Fibre Channel Redundancy
Servers' access to their storage will invariably be mission critical for the enterprise, so we're not going to want to have any single points of failure. Redundant Fibre Channel networks should be put in place, known as Fabric A and Fabric B, or SAN A and SAN B. Each server and storage system host should be connected to both fabrics with redundant HBA ports.
Fibre Channel switches distribute shared information to each other, such as domain IDs, the FCNS database, and zoning. When we configure zoning in a fabric, we only need to do it on one switch, and it will then be automatically distributed to the other switches from there. This makes things more convenient for us, but there's also a potential downside here as well, because if we make a misconfiguration it's going to be replicated between all the switches in the fabric. If an error in Fabric A was able to propagate to Fabric B, this would bring down both fabrics, and it would drop the server's connection to their storage. This would be disastrous.
For this reason, switches in different sides of the fabric are not cross-connected to each other. Both sides of the fabric are kept physically separate. This is different to how we do things in Ethernet LAN networks where we do usually cross-connect our switches.
In Fibre Channel networks, we have two fabrics, Fabric A and Fabric B. End hosts (including the storage system) are connected to both fabrics, but the switches are not. Switches are dedicated to either Fabric A or Fabric B.
In the example below, Server 1 has two HBA ports for redundancy. The first port is connected to Fabric A and the second port is connected to Fabric B.
I do the same on my storage system which has also got redundant HBA ports. One is connected to Fabric A and the other is connected to Fabric B.
The two fabrics are kept strictly physically separate from each other which is signified that the big red line up the middle of the diagram. Hosts are connected to both fabrics, but the fabrics are kept physically separate from each other. This means that if I have a misconfiguration in Fabric A, Fabric A could go down, but that misconfiguration cannot be propagated to Fabric B. My server would lose connectivity to its storage over Fabric A, but it can still get there over Fabric B so we don't have a complete outage.
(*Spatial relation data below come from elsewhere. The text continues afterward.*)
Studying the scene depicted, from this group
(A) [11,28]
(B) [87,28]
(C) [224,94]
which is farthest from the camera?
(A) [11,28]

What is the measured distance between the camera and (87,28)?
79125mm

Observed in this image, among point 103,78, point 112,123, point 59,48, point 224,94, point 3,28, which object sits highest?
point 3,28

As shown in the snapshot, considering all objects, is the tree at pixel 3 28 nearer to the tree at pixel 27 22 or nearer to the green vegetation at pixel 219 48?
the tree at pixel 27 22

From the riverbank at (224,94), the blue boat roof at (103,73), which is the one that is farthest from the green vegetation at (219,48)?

Okay, but wait. We're going to have at least two controllers for redundancy of our storage system, so our network topology is actually going to look more like the diagram below.
As before, we’ve got the Fabric A and the Fabric B networks which are kept physically separate from each other. Server 1 and Server 2 are connected to both fabrics. Now up at the top, I've got two separate storage system controllers for redundancy. The controllers, just like the servers, act as end hosts, so my storage controllers are connected to both Fibre Channel fabrics.
On a switch in Fabric A, I configure a zone for Server 1 which includes member fcalias S1-A (the HBA port on Server 1 which is connected to the Fabric A network), member fcalias Controller 1-A (the HBA port on Controller 1 which is connected to the Fabric A network) and member fcalias Controller 2-A (the HBA port on Controller 2 which is connected to the Fabric A network). Both Controller 1 and Controller 2 are connected to my Fabric A network, and my server can reach its storage through either controller.
Also, on that same Fabric A switch, I'll configure a zone for Server 2 which includes member fcalias S2-A (the HBA port on Server 2 which is connected to the Fabric A network), member fcalias Controller 1-A (the HBA port on Controller 1 which is connected to the Fabric A network) and member fcalias Controller 2-A (the HBA port on Controller 2 which is connected to the Fabric A network). Note that the Server 2 zone contains the same HBA ports on the controllers that Server 1 is also connecting on, it’s just the server which has changed.
I then tie it all together into a zone set. I’ve named my zone set Zoneset-A and it includes zone members Server1 and Server2. I configure that on one of the two Fabric A switches, and it will propagate it to the other switch, which saves me having to do a duplicate configuration on both.
I also need to configure my Fabric B switches. I configure a zone for Server 1 which includes member fcalias S1-B (the HBA port on Server 1 which is connected to the Fabric B network), member fcalias Controller 1-B (the HBA port on Controller 1 which is connected to the Fabric B network) and member fcalias Controller 2-A (the HBA port on Controller 2 which is connected to the Fabric B network).
I also need a zone for Server 2, so I do a similar configuration there. The Server 2 zone includes member fcalias S2-B (the HBA port on Server 2 which is connected to the Fabric B network), member fcalias Controller 1-B (the HBA port on Controller 1 which is connected to the Fabric B network) and member fcalias Controller 2-A (the HBA port on Controller 2 which is connected to the Fabric B network).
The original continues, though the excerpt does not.